If he wins a second term, Biden wants to cut emissions from steel, cement and other heavy industries that have never been required to reduce their planet-warming emissions.
But the string of recent losses before the Supreme Court could make it difficult for the EPA to follow through on those plans.
“There has been a steady erosion of environmental law,” said Patrick Parenteau, an expert on environmental law at Vermont Law School. “These decisions mean that Biden, if he gets a second term, is not going to be able to do much else on the environment, particularly on climate.”
Carrie Severino, president of the Judicial Crisis Network, said in a statement that the legal decisions properly shift authority over decisions with great economic impact from the executive to the legislative branch.

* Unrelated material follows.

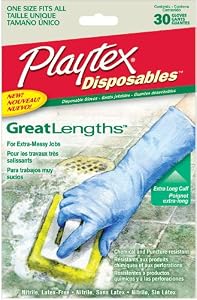 Playtex Great Lengths Disposable Glove - 30ct Pouch (Pack of 3)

“For too long, unaccountable bureaucrats in D.C. have been imposing destructive regulations that harm farmers, fishermen, and countless small business owners who are already struggling to survive in our global economy, and the Supreme Court has an opportunity to restore accountability to that process by putting power back in the hands of Congress where it belongs,” she said.
On that last point, environmentalists and conservatives say they agree: If the federal government wants to protect the environment, Congress should update existing laws and pass new legislation.

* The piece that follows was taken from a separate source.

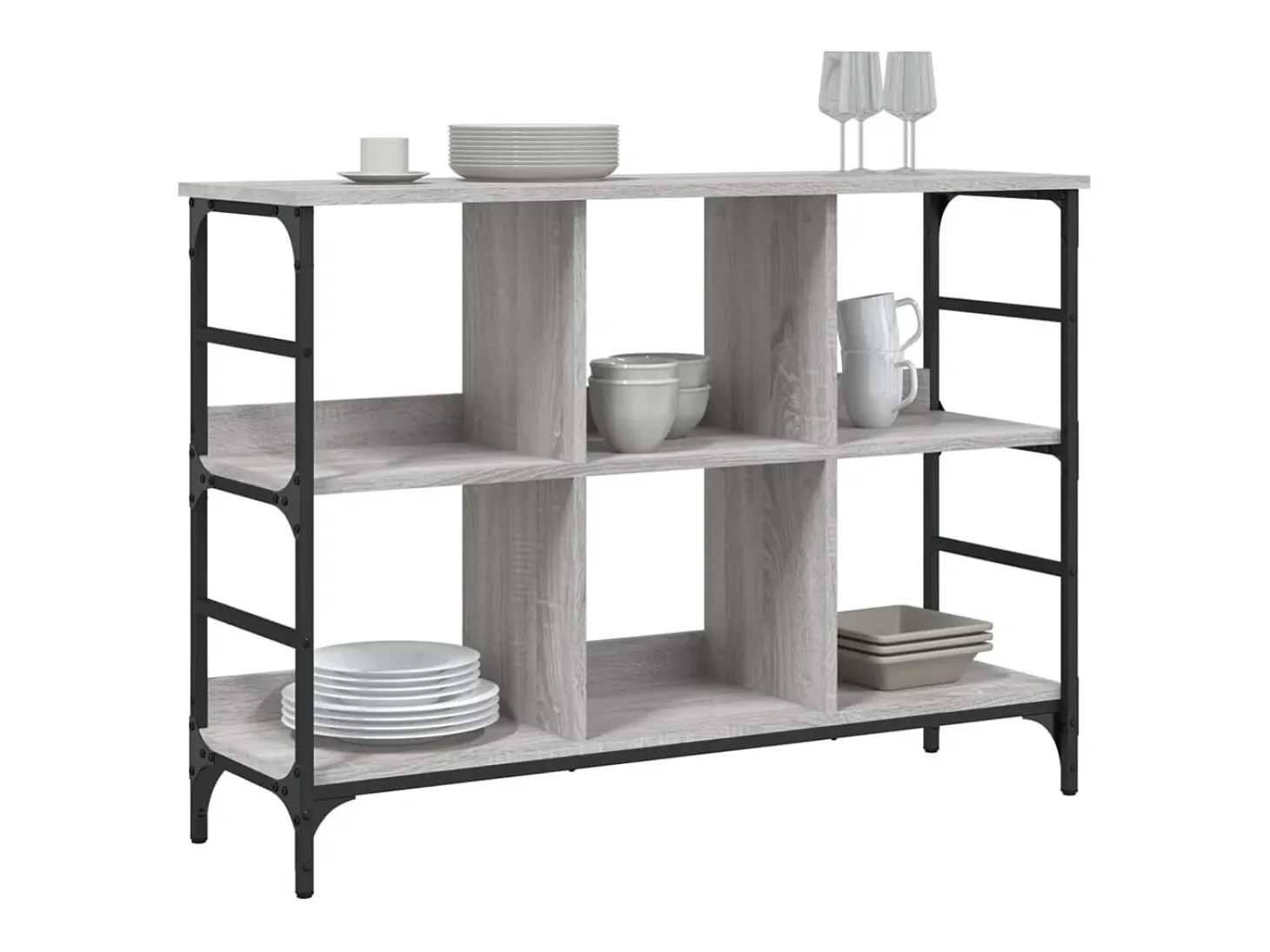 Aparador Sonoma gris 102x32x73,5 cm madera de ingeniería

The nation’s bedrock environmental laws, the Clean Air Act and the Clean Water Act, were both written more than 50 years ago, before the effects of climate change and a global economy that has reshaped the environmental and economic landscape.
Since then, Congress has passed one major law to address climate change, the 2022 Inflation Reduction Act. It includes more than $370 billion in incentives for clean energy technologies, including wind and solar power and electric vehicles. Climate experts call it a strong first step in cutting the nation’s emissions but say that far more is needed to eliminate them entirely in the next 25 years.
“The agencies for more than 30 years have needed to use old, existing laws to deal with new environmental problems,” said Michael Gerrard, director of the Sabin Center for Climate Change Law at Columbia University. “And this new court is now making that extraordinarily difficult. Unless Congress is extremely specific, agencies can’t act. But since Congress is largely immobilized, this in turn freezes what they can do.”